Passage shown:
Something happened today I was hoping to avoid. I was beginning to believe I would escape this. However, today the reckoning was at hand. It went something like this:
Tiggy: We need to have a talk, Keen. Have a seat.
Me: Oh wow, Tiggy, I’m pretty busy right now. Can it wait?
Tiggy: Have a seat, I said.
So, I sit down on my barn chair. He jumps onto my lap, purring, and puts his face close to mine.
Tiggy: I’ve been overhearing some talk among the wooly fools. Normally I don’t put much stock in what they have to say. But what I’m hearing from the bird brains coincides. Can you guess what that might be, Keen?
Me (nervously laughing): Gee, Tiggy, I can’t imagine what the sheep and the hens have in common to talk about besides filling their bellies. Heh heh heh.
Tiggy (kneading my legs): Heh heh. Well, it seems they all agree that maybe YOU might know something about certain odd happenings…
Me: Odd happenings? Me? I don’t know….
Tiggy: You are aware of a certain patch of…vegetation…outside the barn that is very precious to me?
Me: Your catnip? Yes. What about it?
Tiggy (kneading harder): This VEGETATION is VERY precious to me.
Me (swallowing): I know there is a lot of it. Plenty for…
Tiggy: Were you aware that I value every stem? Ever blossom? Every leaf?
Me: It never occu…
Tiggy: That it would upset me tremendously if ANYONE were to disturb my precious vegetation?
Me: You have so much of it, it just seemed to me…
Tiggy (really digging into my legs now): You know, Keen, when I moved here last year and decided to adopt you as my own precious human, it was with the understanding that you were a human I could TRUST. (Tapping my face gently with his paw) You and me, we are FAMILY now! That means we look out for each other, right?
Me: Of course, Tiggy, I will always look out for you!
Tiggy (nose to nose with me now, looking straight into my eyes): It also means we look out for each other’s interests. Isn’t that right, Keen?
Me (what else COULD I say?): Yes, Tiggy. Of course. ~Gulp~
Tiggy: So, in future you will remember to inform me of ANY encroachments on my precious vegetation.
It was not a question. He then proceeded to hop off my lap and saunter outside. It was a fairly cool day today, but I was sweating. Ohhh, Casey, please please please stay out of Tiggy‘s catnip! You are my family, too. Don’t make me turn into a “rat”! You should know better than to mess with drugs any way. I’m begging you, Casey, to “nip” this in the bud, before things get worse. No good can come from this!
Tiggy is definitely suspicious. He asked the hens to keep an eye on his catnip today. Didn’t really work out too well for him, though. The hens have no personal interest in catnip. (Their drug of choice is an occasional sip of the fermented apple juice that drips out of the bottom of the apple tub.) And they are easily distracted. They all wandered off after about 10 minutes. Tiggy was not happy. Eventually he had to keep guard himself.

Provided records:
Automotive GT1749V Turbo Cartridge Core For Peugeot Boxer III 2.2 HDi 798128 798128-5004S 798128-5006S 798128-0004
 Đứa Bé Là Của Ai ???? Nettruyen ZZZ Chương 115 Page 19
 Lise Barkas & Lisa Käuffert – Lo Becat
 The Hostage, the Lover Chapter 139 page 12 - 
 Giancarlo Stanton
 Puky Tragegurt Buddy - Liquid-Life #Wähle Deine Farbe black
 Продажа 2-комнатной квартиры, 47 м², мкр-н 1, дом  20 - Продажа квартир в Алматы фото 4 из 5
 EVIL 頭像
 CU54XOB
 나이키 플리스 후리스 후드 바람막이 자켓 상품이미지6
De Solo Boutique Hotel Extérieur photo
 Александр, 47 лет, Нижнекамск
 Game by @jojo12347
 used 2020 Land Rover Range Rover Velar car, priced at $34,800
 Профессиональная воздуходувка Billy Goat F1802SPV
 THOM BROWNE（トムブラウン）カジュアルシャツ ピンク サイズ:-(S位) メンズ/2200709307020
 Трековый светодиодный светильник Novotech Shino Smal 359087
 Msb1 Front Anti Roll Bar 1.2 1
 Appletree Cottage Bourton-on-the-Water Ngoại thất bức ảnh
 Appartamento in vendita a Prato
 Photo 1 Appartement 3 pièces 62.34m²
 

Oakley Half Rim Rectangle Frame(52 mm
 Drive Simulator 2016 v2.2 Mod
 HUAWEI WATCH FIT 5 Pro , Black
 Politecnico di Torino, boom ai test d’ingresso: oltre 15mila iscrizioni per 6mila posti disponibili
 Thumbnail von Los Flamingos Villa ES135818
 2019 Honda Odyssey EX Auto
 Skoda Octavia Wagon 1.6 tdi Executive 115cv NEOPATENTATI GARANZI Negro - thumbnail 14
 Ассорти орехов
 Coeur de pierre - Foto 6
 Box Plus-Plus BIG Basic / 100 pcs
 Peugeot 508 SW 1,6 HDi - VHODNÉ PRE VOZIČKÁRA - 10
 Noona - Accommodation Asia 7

Work request 1: In the catnip story, what job did Tiggy give the hens?
Work request 2: Please print the part of the catnip story that begins at the words "Me: Oh wow, Tiggy, I’m" and ends after "What about it?".
Work request 3: Translate this sentence from the catnip story into Spanish: "The hens have no personal interest in catnip."

Reply 1: He asked them to keep an eye on his catnip.

Reply 2:
Me: Oh wow, Tiggy, I’m pretty busy right now. Can it wait?
Tiggy: Have a seat, I said.
So, I sit down on my barn chair. He jumps onto my lap, purring, and puts his face close to mine.
Tiggy: I’ve been overhearing some talk among the wooly fools. Normally I don’t put much stock in what they have to say. But what I’m hearing from the bird brains coincides. Can you guess what that might be, Keen?
Me (nervously laughing): Gee, Tiggy, I can’t imagine what the sheep and the hens have in common to talk about besides filling their bellies. Heh heh heh.
Tiggy (kneading my legs): Heh heh. Well, it seems they all agree that maybe YOU might know something about certain odd happenings…
Me: Odd happenings? Me? I don’t know….
Tiggy: You are aware of a certain patch of…vegetation…outside the barn that is very precious to me?
Me: Your catnip? Yes. What about it?

Reply 3: Las gallinas no tienen ningún interés personal en la hierba gatera.